Archives Link University’s Past to its Future

January 21, 2020

With preparations underway to observe St. John’s University’s 150th anniversary celebration beginning in September, the University reflects on its special place in the rich fabric of metropolitan New York and beyond.

Over the last century and a half, St. John’s established a proud history marked by many significant moments, beginning with its founding in Brooklyn in 1870; breaking ground on the Queens, NY, campus in 1954; and the opening of satellite and global campuses, among many others. The University Archives serve as a repository for every aspect of the proud history of St. John’s.

Organizing, cataloging, and preserving that history is the purview of interim University Archivist Alyse Hennig ’11MLS, ’16G. Ms. Hennig came to St. John’s as a Graduate Assistant in University Libraries while earning her Master of Science degree in Library and Information Science.

“I studied anthropology, and I like history, reading, and learning about other cultures,” she recently recalled. “People would often remark that I should become a librarian.”

When Ms. Hennig realized the scope of librarianship—organizing collections, aiding in research, and preserving material for future generations—she felt a strong connection to it and applied to the program at St. John’s. “I was fortunate enough to obtain a graduate assistantship in the library, which included the archives,” she said. In 2012, she joined the University Libraries staff as an Assistant Archivist and now serves as interim University Archivist. She is based on the Queens campus; the archive is located in the basement level of St. Augustine Hall.

While the main task of the University Archives staff is to collect, preserve, and make available for research the recorded history of the institution, Ms. Hennig sees a larger purpose in their work. “Beyond academic and business functions, we communicate the history of St. John’s,” she stressed. “What is our story? Who are we? Where did we come from, and where are we going?”

The University Archives include a vast array of materials that one might expect, including yearbooks, newsletters, programs, photos, manuscripts, films, and videotapes. The archives also house material donated to the University, such as a late 15th-century bible printed in Venice, Italy.

The bible is considered an incunable—a book printed in Europe before 1501. Ms. Hennig added that St. John’s has three such books in its archive. While its exact provenance cannot be determined, it is an important historical artifact.

“We can hypothesize about its journey to us,” she noted. “It is entirely appropriate for a Catholic university to house such an item.” She added that the archives house a document written by Thomas Jefferson.

Some other unique items housed in the archives include ceremonial shovels used to break ground on new buildings and beanies distributed during orientation beginning in the 1920s and worn for decades by St. John’s first-year students. “Many students do not even know what a beanie is,” she noted, adding that one was donated by an alumnus, and another was found in pristine condition in an original orientation packet.
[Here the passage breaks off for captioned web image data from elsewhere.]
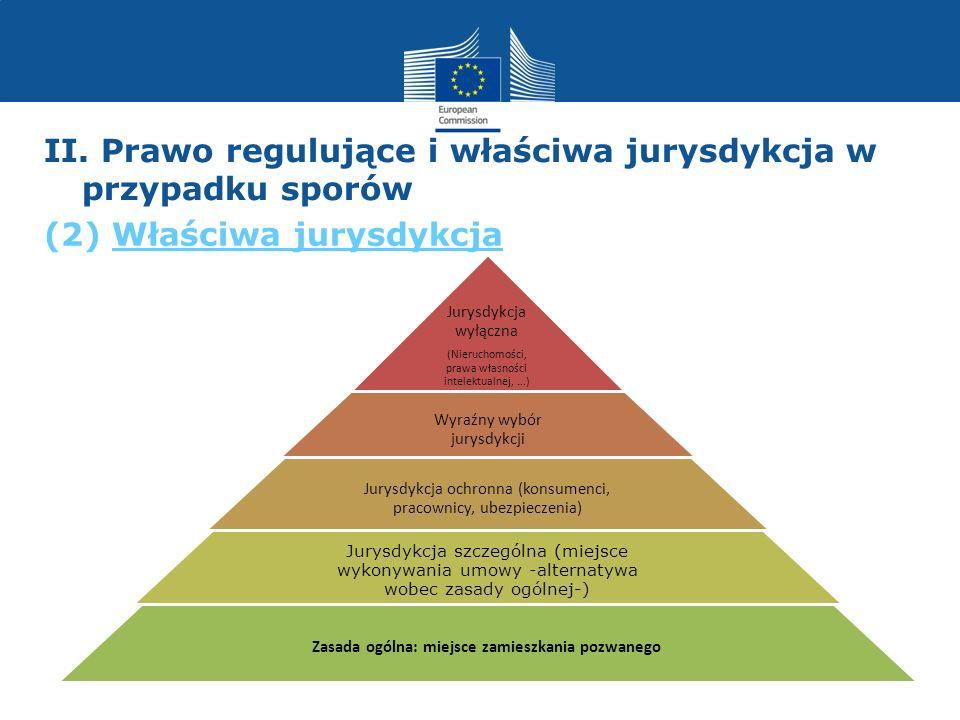 II. Prawo regulujące i właściwa jurysdykcja w przypadku sporów Jurysdykcja wyłączna (Nieruchomości, prawa własności intelektualnej,...) Wyraźny wybór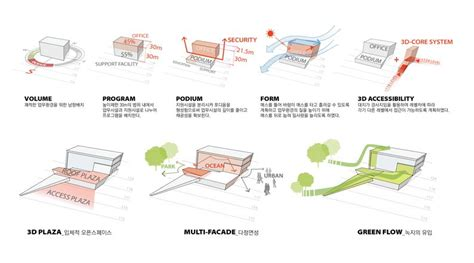 architecture design diagram gallery of new headquarters for geps tomoon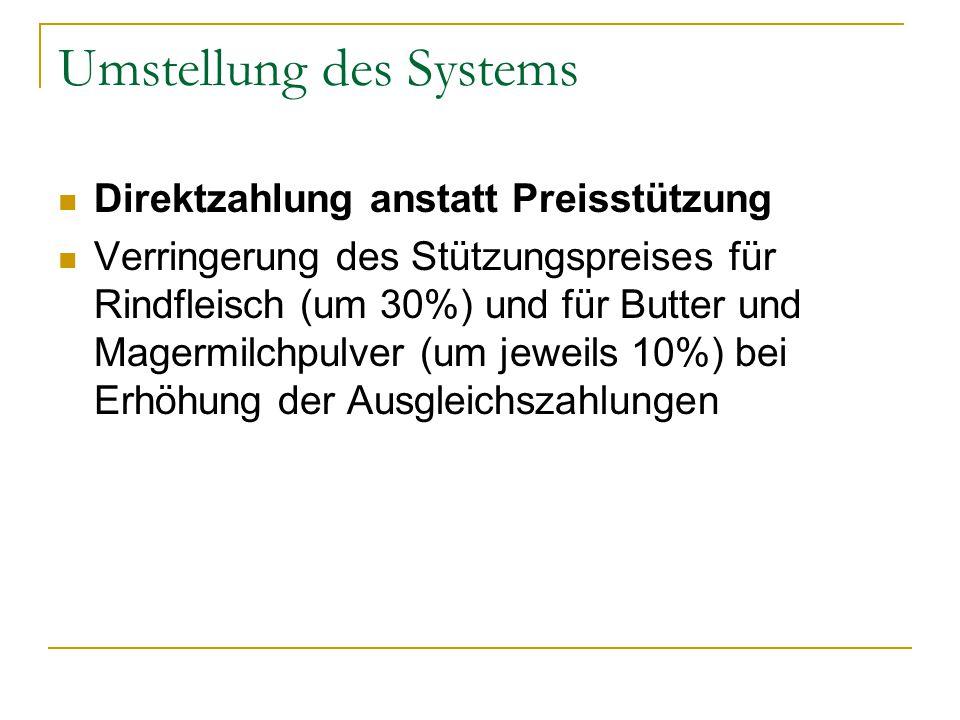 Umstellung des Systems Direktzahlung anstatt Preisstützung Verringerung des Stützungspreises für Rindfleisch (um 30%) und für Butter und Magermilchpul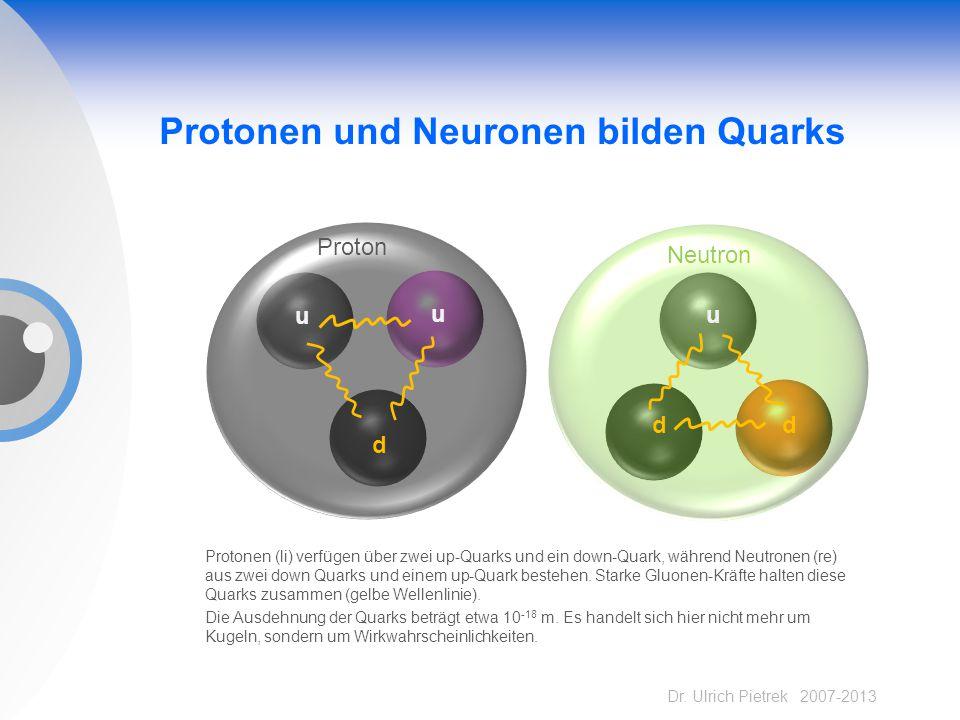 Dr. Ulrich Pietrek 2007-2013 Protonen (li) verfügen über zwei up-Quarks und ein down-Quark, während Neutronen (re) aus zwei down Quarks und einem up-Q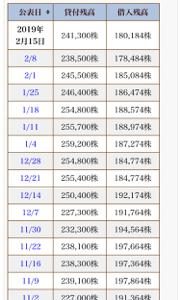 4838 - (株)スペースシャワーネットワーク まっ‼️案の定やなwww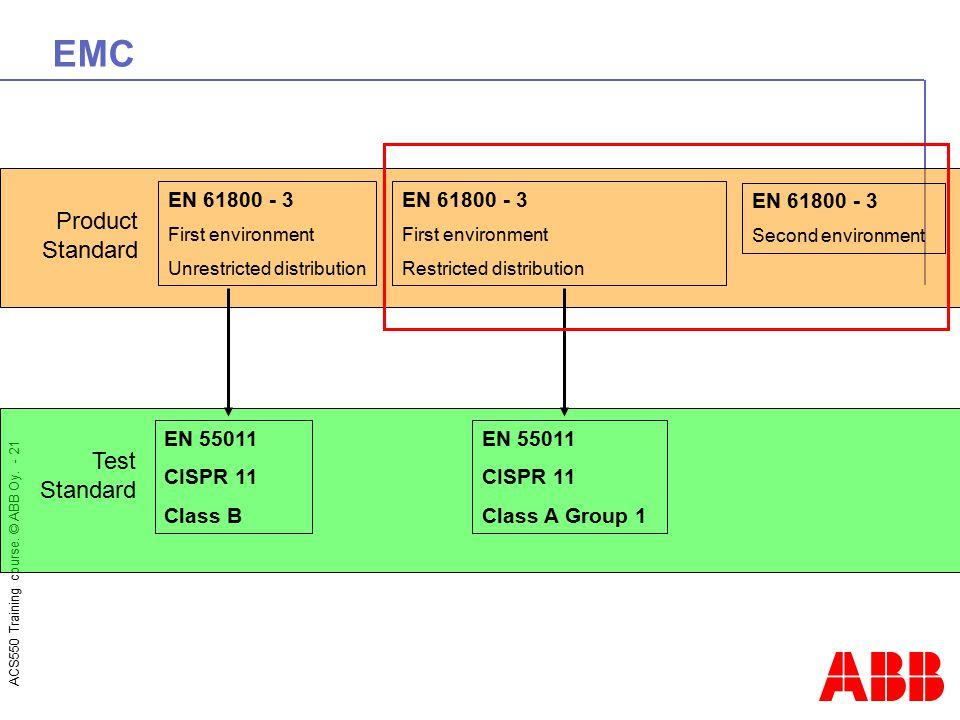 ACS550 Training course. © ABB Oy. - 21 EMC Test Standard EN 55011 CISPR 11 Class B EN 55011 CISPR 11 Class A Group 1 Product Standard EN 61800 - 3 Fir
Ms. Hennig said anyone both within and outside the University community is welcome to make use of the University Archives for research purposes, and she often schedules appointments for students and faculty. “Our role is to serve the University,” she explained. “We fact check. We pull records so someone can see when a program was created or when someone graduated.”

On the academic side, Ms. Hennig helps people research and properly analyze a document. “We want people to actually use the materials, as long as the proper protocols are in place to make sure that they are preserved for future generations,” she said.

Technology has been a wonderful asset for both preservation and dissemination, Ms. Hennig observed. The archives staff has spent many hours scanning original materials for placement on the web and making them text searchable. She noted that with the advent of technology there are exponentially more items to be archived, including emails, social media posts, Microsoft Word documents, PDFs, JPEGs, MP3 files, and a great deal more. In the digital age, the University’s history can be catalogued in hours and minutes, instead of months and years.

Ms. Hennig never has a “typical” day. “Sometimes we help a patron with a research question. We might process a collection and create a finding aid for it on the website. We might digitize materials or work on a preservation project.”

Initially, Ms. Hennig was hired at St. John’s working part-time at the Kathryn and Shelby Cullom Davis Library at St. John’s University’s Maurice R. Greenberg School of Risk Management, Insurance and Actuarial Science. The collection comprises the world’s largest collection of risk and insurance literature, policies, and related documents.

“That is an amazing library and archive,” she stressed, noting the uniqueness of a collection focused on a specific topic. “They never had an archivist before, so on day one, I had a 100-plus year backlog of archival material. It is a really fabulous collection.”

Last year, she helped graduate students curate an exhibition of World War II propaganda posters which had been found in the University’s archive. “It is not just about collecting and organizing these materials and artifacts—it is about communicating our mission and values as an institution and determining how we can use them to make our community ties stronger.”